What you need to do =>
Return every line of the entries below word for word, leaving out the pictures.

Supplied material =>
┏━━

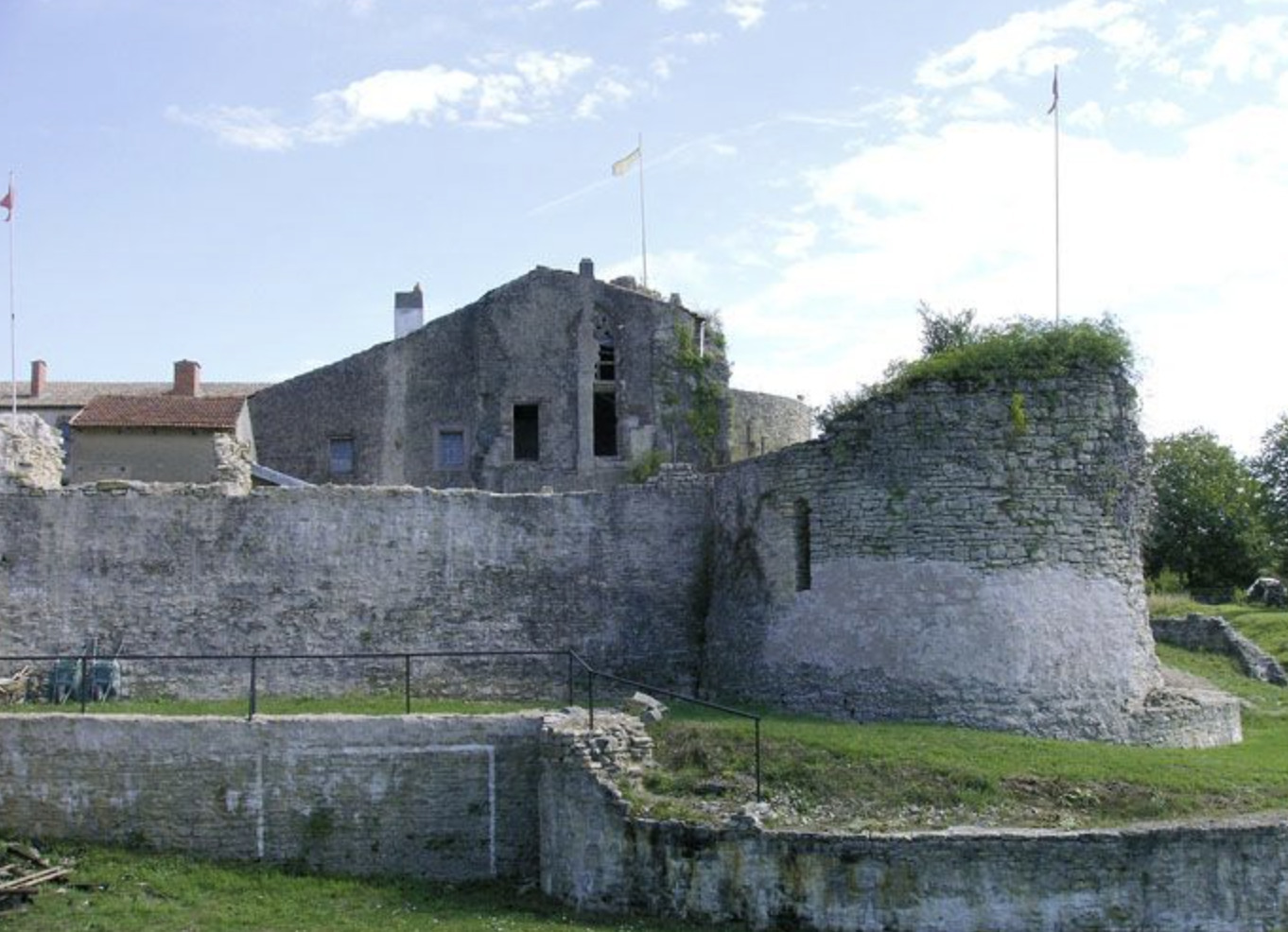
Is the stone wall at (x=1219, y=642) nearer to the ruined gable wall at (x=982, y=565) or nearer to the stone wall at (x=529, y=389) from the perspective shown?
the ruined gable wall at (x=982, y=565)

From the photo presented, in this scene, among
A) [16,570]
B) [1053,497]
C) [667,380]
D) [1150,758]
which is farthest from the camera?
[667,380]

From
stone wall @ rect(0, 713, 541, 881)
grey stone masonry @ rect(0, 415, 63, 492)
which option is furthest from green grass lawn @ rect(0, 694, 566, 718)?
grey stone masonry @ rect(0, 415, 63, 492)

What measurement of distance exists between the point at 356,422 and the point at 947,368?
17142 millimetres

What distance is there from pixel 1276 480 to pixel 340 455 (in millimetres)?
38359

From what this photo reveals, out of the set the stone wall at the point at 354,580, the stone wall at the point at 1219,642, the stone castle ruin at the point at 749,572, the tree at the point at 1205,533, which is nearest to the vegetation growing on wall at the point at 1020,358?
the stone castle ruin at the point at 749,572

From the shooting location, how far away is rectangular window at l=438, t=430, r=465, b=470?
33.8 meters

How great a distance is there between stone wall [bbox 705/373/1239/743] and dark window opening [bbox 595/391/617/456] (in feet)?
40.7

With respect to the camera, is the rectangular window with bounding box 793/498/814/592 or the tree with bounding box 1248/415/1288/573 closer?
the rectangular window with bounding box 793/498/814/592

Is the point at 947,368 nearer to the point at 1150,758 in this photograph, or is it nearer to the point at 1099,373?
the point at 1099,373

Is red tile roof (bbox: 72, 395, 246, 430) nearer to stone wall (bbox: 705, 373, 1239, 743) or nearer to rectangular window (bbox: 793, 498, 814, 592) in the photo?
rectangular window (bbox: 793, 498, 814, 592)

┗━━

Written reply =>
Is the stone wall at (x=1219, y=642) nearer to the ruined gable wall at (x=982, y=565) or nearer to the stone wall at (x=529, y=389) from the perspective shown?
the ruined gable wall at (x=982, y=565)

From the photo presented, in this scene, among
A) [16,570]
B) [1053,497]
C) [667,380]
D) [1150,758]
which is farthest from the camera?
[667,380]

From
stone wall @ rect(0, 713, 541, 881)
grey stone masonry @ rect(0, 415, 63, 492)
which option is furthest from green grass lawn @ rect(0, 694, 566, 718)?
grey stone masonry @ rect(0, 415, 63, 492)

What measurement of distance exists between the point at 356,422 and the point at 947,368?
17142 millimetres

What distance is there from pixel 1276 480 to pixel 340 455 (in millimetres)?
38359

From what this photo reveals, out of the set the stone wall at the point at 354,580, the stone wall at the point at 1219,642, the stone castle ruin at the point at 749,572, the tree at the point at 1205,533, which is nearest to the vegetation growing on wall at the point at 1020,358?
the stone castle ruin at the point at 749,572

From the shooting location, how far away is rectangular window at l=438, t=430, r=465, b=470?
33.8 meters

How great a distance is there between stone wall [bbox 705/373/1239/743] and dark window opening [bbox 595/391/617/456] (in feet)?
40.7

With respect to the camera, is the rectangular window with bounding box 793/498/814/592 or the tree with bounding box 1248/415/1288/573 closer?
the rectangular window with bounding box 793/498/814/592

Is the point at 947,368 nearer to the point at 1150,758 in this photograph, or is it nearer to the point at 1099,373?
the point at 1099,373

Is red tile roof (bbox: 72, 395, 246, 430) nearer to stone wall (bbox: 705, 373, 1239, 743) or nearer to rectangular window (bbox: 793, 498, 814, 592) in the photo?
rectangular window (bbox: 793, 498, 814, 592)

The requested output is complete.